Un jean, c’est la pièce que vous enfilez sans y penser. Ce denim G-STAR, vous le regarderez d’abord. Tommy Bogo dessine aussi bien des enceintes que des vêtements, et chaque boucle qu’il a posée sur celui-ci n’est pas là que pour le style…
Tommy Bogo a croisé une personne chaussée de bottes à harnais. Il en a transposé les sangles à boucles au denim. Ce sont elles qui maintiennent les panneaux du jean G-STAR TOMBOGO, baptisé THE DENIM 004. Sur un cinq-poches ordinaire, le métal se limite au bouton et aux rivets. Ici, les boucles se succèdent de la hanche à la cheville.

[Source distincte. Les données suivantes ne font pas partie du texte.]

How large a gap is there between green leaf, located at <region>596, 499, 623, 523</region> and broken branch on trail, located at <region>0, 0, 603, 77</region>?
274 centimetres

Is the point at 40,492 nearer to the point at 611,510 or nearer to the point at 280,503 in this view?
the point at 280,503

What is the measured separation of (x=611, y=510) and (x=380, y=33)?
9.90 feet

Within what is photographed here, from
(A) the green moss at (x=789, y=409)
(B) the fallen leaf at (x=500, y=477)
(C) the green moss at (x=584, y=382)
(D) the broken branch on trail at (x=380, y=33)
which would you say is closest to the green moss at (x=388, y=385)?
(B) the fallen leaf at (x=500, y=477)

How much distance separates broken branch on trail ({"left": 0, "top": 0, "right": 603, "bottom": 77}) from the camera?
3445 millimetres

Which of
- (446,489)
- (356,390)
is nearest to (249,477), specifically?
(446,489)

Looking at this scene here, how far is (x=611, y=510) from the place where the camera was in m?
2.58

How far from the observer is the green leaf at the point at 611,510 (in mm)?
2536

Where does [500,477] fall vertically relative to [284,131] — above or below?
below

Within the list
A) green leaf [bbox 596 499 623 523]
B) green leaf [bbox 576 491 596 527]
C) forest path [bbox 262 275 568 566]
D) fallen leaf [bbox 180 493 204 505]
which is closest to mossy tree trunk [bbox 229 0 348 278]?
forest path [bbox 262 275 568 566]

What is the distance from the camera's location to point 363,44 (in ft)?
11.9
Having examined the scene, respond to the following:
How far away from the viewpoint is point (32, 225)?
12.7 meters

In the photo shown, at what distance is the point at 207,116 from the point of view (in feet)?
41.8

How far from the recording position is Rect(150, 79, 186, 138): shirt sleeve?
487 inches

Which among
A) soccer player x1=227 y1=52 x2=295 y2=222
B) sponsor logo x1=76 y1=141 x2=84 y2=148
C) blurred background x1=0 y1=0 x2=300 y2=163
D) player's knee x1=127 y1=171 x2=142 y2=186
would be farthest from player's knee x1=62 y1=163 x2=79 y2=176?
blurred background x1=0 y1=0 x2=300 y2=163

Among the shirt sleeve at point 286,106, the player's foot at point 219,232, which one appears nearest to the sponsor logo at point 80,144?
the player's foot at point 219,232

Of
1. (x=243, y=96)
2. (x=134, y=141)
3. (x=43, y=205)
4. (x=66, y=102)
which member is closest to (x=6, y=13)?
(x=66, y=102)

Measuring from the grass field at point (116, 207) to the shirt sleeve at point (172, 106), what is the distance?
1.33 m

Et d’autres poches se cachent sous les couches de denim, que rien ne signale en surface.
Sommaire
TOMBOGO prend la suite d’Ottolinger et de KNWLS
La série THE DENIM fonctionne comme une invitation tournante. G-STAR confie le même jean à un créateur. Celui-ci le refait à sa façon, puis la marque passe au suivant. Ottolinger est passé le premier, KNWLS ensuite, puis Jacques Agbobly. TOMBOGO signe la quatrième édition.

L’idée revient à traiter le denim comme une matière d’essai. Chaque invité repart du même vêtement et doit en tirer autre chose. La contrainte est étroite. Elle oblige à travailler la construction plutôt que l’ornement.
G-STAR a l’habitude de ces rencontres. Depuis 1989, la maison néerlandaise a collaboré avec Pharrell Williams, avec le designer industriel Marc Newson et avec Snoop Dogg. Ces trois-là sont des personnalités installées. THE DENIM va chercher ailleurs, du côté des créateurs émergents.
Le studio TOMBOGO travaille depuis Los Angeles, où Tommy Bogo l’a fondé en 2020. Artiste multimédia avant d’être tailleur, il y dessine des vêtements transformables. Son atelier sort aussi des appareils photo, des enceintes et des accessoires. La mode, la technologie et la musique s’y croisent sans hiérarchie. Parti de la baie de San Francisco, le studio montre aujourd’hui son travail à New York et pendant la Fashion Week.
Chez G-STAR, la directrice de la marque Gwenda van Vliet salue la capacité de Tommy Bogo à « traduire des idées complexes en pièces portables ». La formule vient de la maison. Elle éclaire pourtant le projet. Faire passer le système d’attache d’une botte sur toute une jambe tient de la construction, pas du dessin.
Les sangles, les panneaux et la quincaillerie du jean G-STAR TOMBOGO
Après les bottes, G-STAR a ouvert ses archives. La marque y conserve ses pièces métalliques anciennes et ses coupes de vêtement de travail. Ces deux fonds ont nourri le dessin définitif. Les boucles ressortent dans un gris sombre que la maison appelle gunmetal.

Le jean se porte en indigo brut, coupe large, jambe ample. Sur le côté de chaque jambe court un long panneau de denim aux angles arrondis. Cinq sangles à boucles le plaquent contre le pantalon, de la hanche jusqu’à l’ourlet, et il y en a dix en tout. Une étiquette tissée G-STAR marque ce panneau, à hauteur de cuisse.
Le fond reste pourtant un G-STAR reconnaissable. Ceinture à passants, bouton et rivets à l’avant, poches plaquées surpiquées à l’arrière : le gabarit d’origine tient toujours.


Sous ces panneaux, la marque annonce d’autres poches, prises entre les couches de denim. Le pantalon fermé, elles ne se devinent pas.
Tommy Bogo dit avoir abordé le denim « sous un angle technique ». Porter des sangles de harnais sur un jean lui a semblé, selon ses mots, « une manière naturelle » d’y faire entrer son travail. Il y voit aussi un écho à l’héritage utilitaire de G-STAR. La marque le produit en édition limitée.
Prix et disponibilité
Le jean THE DENIM 004 est disponible au prix de 240 euros, sur le site de la marque et chez les revendeurs partenaires.